Spatial question records:
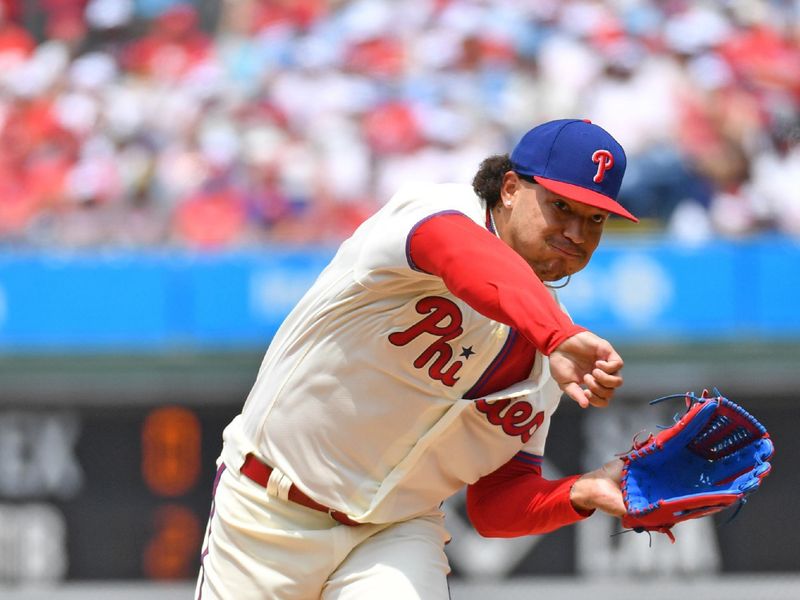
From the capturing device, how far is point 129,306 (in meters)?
6.57

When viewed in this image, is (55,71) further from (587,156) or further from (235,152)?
(587,156)

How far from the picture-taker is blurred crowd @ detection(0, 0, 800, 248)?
23.6ft

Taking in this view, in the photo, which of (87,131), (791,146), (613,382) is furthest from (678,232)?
(613,382)

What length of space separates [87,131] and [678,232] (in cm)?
357

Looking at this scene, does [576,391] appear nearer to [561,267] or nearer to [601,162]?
[561,267]

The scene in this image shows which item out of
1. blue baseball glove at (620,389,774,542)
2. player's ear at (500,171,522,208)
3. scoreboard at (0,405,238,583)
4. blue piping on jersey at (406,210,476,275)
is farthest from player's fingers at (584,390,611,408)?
scoreboard at (0,405,238,583)

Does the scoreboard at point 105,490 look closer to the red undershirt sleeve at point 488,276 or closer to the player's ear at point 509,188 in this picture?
the player's ear at point 509,188

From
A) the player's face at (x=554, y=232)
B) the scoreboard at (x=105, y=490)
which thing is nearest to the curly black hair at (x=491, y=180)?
the player's face at (x=554, y=232)

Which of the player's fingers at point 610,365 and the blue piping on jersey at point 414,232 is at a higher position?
the blue piping on jersey at point 414,232

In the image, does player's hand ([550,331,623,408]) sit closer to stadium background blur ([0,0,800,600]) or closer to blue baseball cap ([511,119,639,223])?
blue baseball cap ([511,119,639,223])

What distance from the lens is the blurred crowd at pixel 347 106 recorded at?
7.18 metres

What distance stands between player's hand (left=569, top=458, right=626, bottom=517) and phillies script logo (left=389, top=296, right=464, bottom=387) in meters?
0.36

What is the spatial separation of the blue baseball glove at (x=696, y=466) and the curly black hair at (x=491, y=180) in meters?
0.61

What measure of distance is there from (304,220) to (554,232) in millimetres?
4612
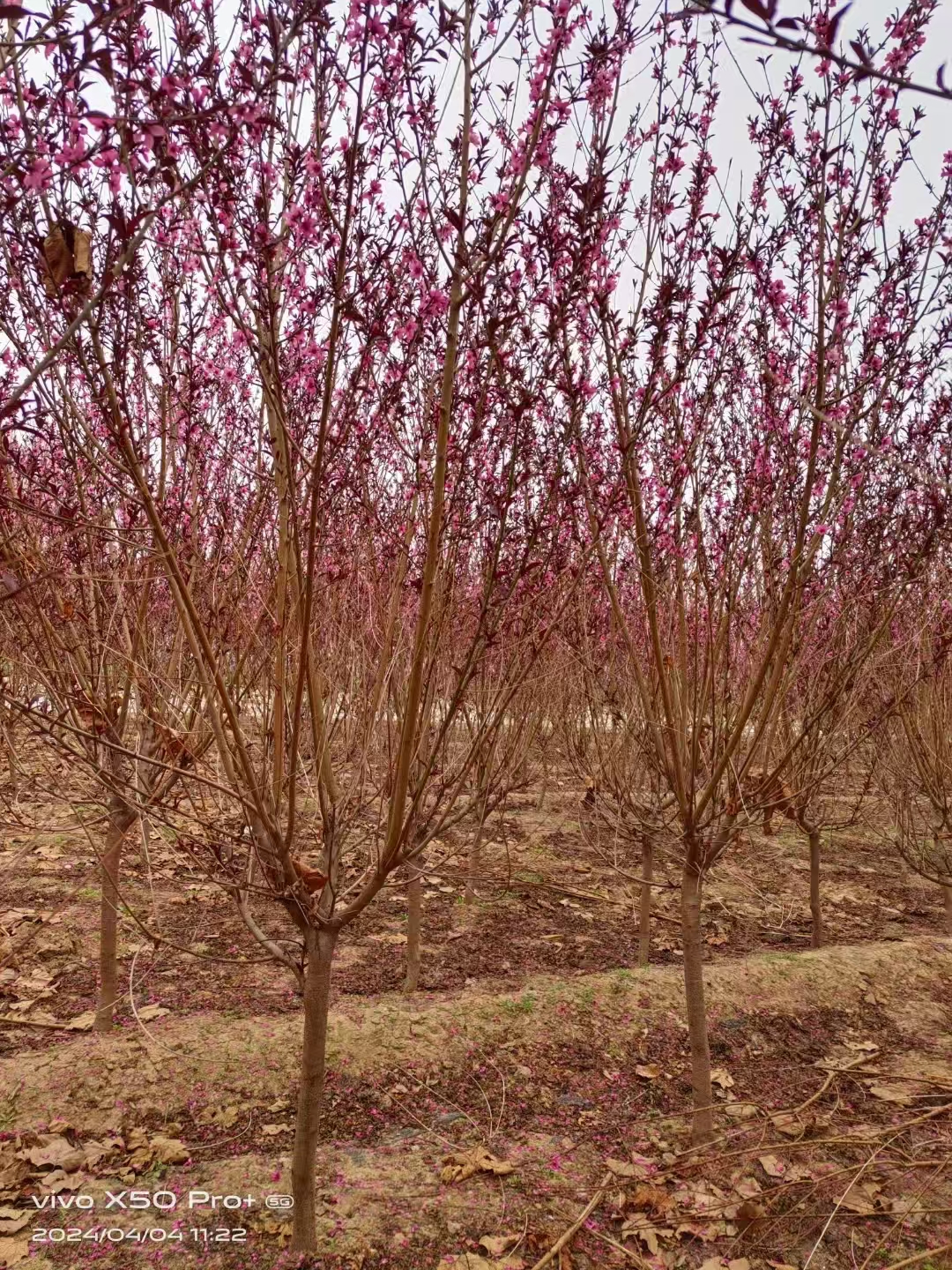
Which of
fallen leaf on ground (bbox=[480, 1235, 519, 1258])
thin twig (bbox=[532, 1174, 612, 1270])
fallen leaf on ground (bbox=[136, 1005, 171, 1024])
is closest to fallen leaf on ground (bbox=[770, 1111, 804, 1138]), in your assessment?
thin twig (bbox=[532, 1174, 612, 1270])

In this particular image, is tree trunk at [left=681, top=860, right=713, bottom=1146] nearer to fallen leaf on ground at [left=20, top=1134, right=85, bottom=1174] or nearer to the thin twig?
the thin twig

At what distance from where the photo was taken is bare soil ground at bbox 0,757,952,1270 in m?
2.96

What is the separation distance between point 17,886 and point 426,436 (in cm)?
537

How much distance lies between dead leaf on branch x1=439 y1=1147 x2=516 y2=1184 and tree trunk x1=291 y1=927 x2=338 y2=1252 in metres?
0.81

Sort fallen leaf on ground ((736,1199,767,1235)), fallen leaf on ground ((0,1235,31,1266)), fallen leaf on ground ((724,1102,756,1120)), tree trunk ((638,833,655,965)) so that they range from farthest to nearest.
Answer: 1. tree trunk ((638,833,655,965))
2. fallen leaf on ground ((724,1102,756,1120))
3. fallen leaf on ground ((736,1199,767,1235))
4. fallen leaf on ground ((0,1235,31,1266))

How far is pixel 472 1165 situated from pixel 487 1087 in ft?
2.28

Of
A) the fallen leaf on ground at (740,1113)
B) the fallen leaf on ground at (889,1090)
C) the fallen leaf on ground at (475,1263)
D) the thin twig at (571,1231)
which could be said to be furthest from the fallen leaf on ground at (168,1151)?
the fallen leaf on ground at (889,1090)

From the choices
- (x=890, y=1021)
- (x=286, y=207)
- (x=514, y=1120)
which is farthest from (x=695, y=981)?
(x=286, y=207)

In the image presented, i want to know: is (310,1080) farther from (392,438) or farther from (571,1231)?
(392,438)

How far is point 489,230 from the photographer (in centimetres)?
180

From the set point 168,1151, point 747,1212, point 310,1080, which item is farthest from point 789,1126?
point 168,1151

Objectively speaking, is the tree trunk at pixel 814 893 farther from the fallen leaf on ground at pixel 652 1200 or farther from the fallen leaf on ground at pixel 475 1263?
the fallen leaf on ground at pixel 475 1263

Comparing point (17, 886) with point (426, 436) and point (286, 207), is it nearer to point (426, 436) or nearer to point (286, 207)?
point (426, 436)

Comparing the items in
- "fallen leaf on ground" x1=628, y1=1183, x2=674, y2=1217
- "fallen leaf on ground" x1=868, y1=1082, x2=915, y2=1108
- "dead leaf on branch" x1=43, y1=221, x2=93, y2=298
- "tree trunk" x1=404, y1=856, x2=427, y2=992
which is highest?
"dead leaf on branch" x1=43, y1=221, x2=93, y2=298
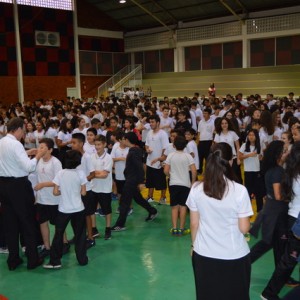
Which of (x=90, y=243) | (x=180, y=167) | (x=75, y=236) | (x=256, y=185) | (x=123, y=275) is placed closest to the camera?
(x=123, y=275)

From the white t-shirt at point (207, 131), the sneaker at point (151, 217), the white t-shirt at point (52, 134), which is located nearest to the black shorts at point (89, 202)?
the sneaker at point (151, 217)

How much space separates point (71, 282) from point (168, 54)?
20.9 metres

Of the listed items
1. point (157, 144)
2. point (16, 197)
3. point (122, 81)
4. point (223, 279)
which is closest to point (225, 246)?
point (223, 279)

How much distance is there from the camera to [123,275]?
14.4ft

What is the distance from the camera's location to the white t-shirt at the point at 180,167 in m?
5.32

# What the exercise asks
Images in the records should not be copied. Repeat all the rest exactly.

# Task answer
From the capturing device, how far is point 129,306 (in meters)?
6.57

When viewed in this image, is (55,71) further from (587,156) or further from (235,152)?
(587,156)

How far from the picture-taker is blurred crowd @ detection(0, 0, 800, 248)?
23.6ft

Taking in this view, in the photo, which of (87,131), (791,146), (613,382) is furthest from (678,232)?
(613,382)

What length of space separates [87,131] and [678,232] (in cm)?
357

Looking at this scene, does [576,391] appear nearer to [561,267] or nearer to [601,162]?
[561,267]

The scene in this image shows which item out of
1. blue baseball glove at (620,389,774,542)
2. player's ear at (500,171,522,208)
3. scoreboard at (0,405,238,583)
4. blue piping on jersey at (406,210,476,275)
is farthest from player's fingers at (584,390,611,408)?
scoreboard at (0,405,238,583)

Does the scoreboard at point 105,490 look closer to the red undershirt sleeve at point 488,276 or closer to the player's ear at point 509,188 in this picture?
the player's ear at point 509,188

From
A) the player's face at (x=554, y=232)
B) the scoreboard at (x=105, y=490)
which thing is nearest to the curly black hair at (x=491, y=180)?
the player's face at (x=554, y=232)

Which of the player's fingers at point 610,365 and the blue piping on jersey at point 414,232 is at a higher position?
the blue piping on jersey at point 414,232

In the image, does player's hand ([550,331,623,408]) sit closer to stadium background blur ([0,0,800,600]) or closer to blue baseball cap ([511,119,639,223])?
blue baseball cap ([511,119,639,223])

What distance from the lens is the blurred crowd at pixel 347 106 recorded at?
7.18 metres

What distance stands between player's hand (left=569, top=458, right=626, bottom=517) and phillies script logo (left=389, top=296, right=464, bottom=387) in meters?
0.36

What is the spatial separation of the blue baseball glove at (x=696, y=466) and the curly black hair at (x=491, y=180) in meters?
0.61

What measure of distance is there from (304,220) to (554,232) in millimetres?
4612
Which of
fallen leaf on ground (bbox=[480, 1235, 519, 1258])
thin twig (bbox=[532, 1174, 612, 1270])
fallen leaf on ground (bbox=[136, 1005, 171, 1024])
is closest to fallen leaf on ground (bbox=[770, 1111, 804, 1138]), in your assessment?
thin twig (bbox=[532, 1174, 612, 1270])

In this particular image, is tree trunk at [left=681, top=860, right=713, bottom=1146] nearer to fallen leaf on ground at [left=20, top=1134, right=85, bottom=1174] or nearer to the thin twig?
the thin twig

At what distance from where the photo was taken is bare soil ground at bbox 0,757,952,1270 in m?
2.96

What is the separation distance between point 17,886 and point 426,436 (in cm)?
537

How much distance lies between dead leaf on branch x1=439 y1=1147 x2=516 y2=1184 and tree trunk x1=291 y1=927 x2=338 y2=1252 in metres?
0.81

Sort fallen leaf on ground ((736,1199,767,1235)), fallen leaf on ground ((0,1235,31,1266)), fallen leaf on ground ((724,1102,756,1120)), tree trunk ((638,833,655,965)) so that they range from farthest to nearest.
Answer: 1. tree trunk ((638,833,655,965))
2. fallen leaf on ground ((724,1102,756,1120))
3. fallen leaf on ground ((736,1199,767,1235))
4. fallen leaf on ground ((0,1235,31,1266))

How far is pixel 472 1165 situated from pixel 487 1087 in ft?
2.28

Of
A) the fallen leaf on ground at (740,1113)
B) the fallen leaf on ground at (889,1090)
C) the fallen leaf on ground at (475,1263)
D) the thin twig at (571,1231)
which could be said to be furthest from the fallen leaf on ground at (168,1151)?
the fallen leaf on ground at (889,1090)

From the choices
- (x=890, y=1021)
- (x=286, y=207)
- (x=514, y=1120)
which is farthest from (x=695, y=981)?
(x=286, y=207)

In the image presented, i want to know: is (310,1080) farther from (392,438) or farther from (571,1231)?
(392,438)

How far is point 489,230 from the photographer (in centimetres)?
180

From the set point 168,1151, point 747,1212, point 310,1080, which item is farthest from point 789,1126?
point 168,1151

Objectively speaking, is the tree trunk at pixel 814 893 farther from the fallen leaf on ground at pixel 652 1200 or farther from the fallen leaf on ground at pixel 475 1263?
the fallen leaf on ground at pixel 475 1263

Comparing point (17, 886) with point (426, 436) and point (286, 207), is it nearer to point (426, 436) or nearer to point (286, 207)?
point (426, 436)

Comparing the items in
- "fallen leaf on ground" x1=628, y1=1183, x2=674, y2=1217
- "fallen leaf on ground" x1=868, y1=1082, x2=915, y2=1108
- "dead leaf on branch" x1=43, y1=221, x2=93, y2=298
- "tree trunk" x1=404, y1=856, x2=427, y2=992
which is highest?
"dead leaf on branch" x1=43, y1=221, x2=93, y2=298
Which of (x=90, y=243) | (x=180, y=167) | (x=75, y=236) | (x=256, y=185) | (x=123, y=275) is placed closest to the camera?
(x=123, y=275)

From the white t-shirt at point (207, 131), the sneaker at point (151, 217), the white t-shirt at point (52, 134), which is located nearest to the black shorts at point (89, 202)?
the sneaker at point (151, 217)

How much space separates point (71, 282) from point (168, 54)?
20.9 metres

Of the listed items
1. point (157, 144)
2. point (16, 197)
3. point (122, 81)
4. point (223, 279)
which is closest to point (225, 246)?
point (223, 279)

How much distance is there from the camera to [123,275]?
14.4ft

What is the distance from the camera's location to the white t-shirt at the point at 180,167 in m?
5.32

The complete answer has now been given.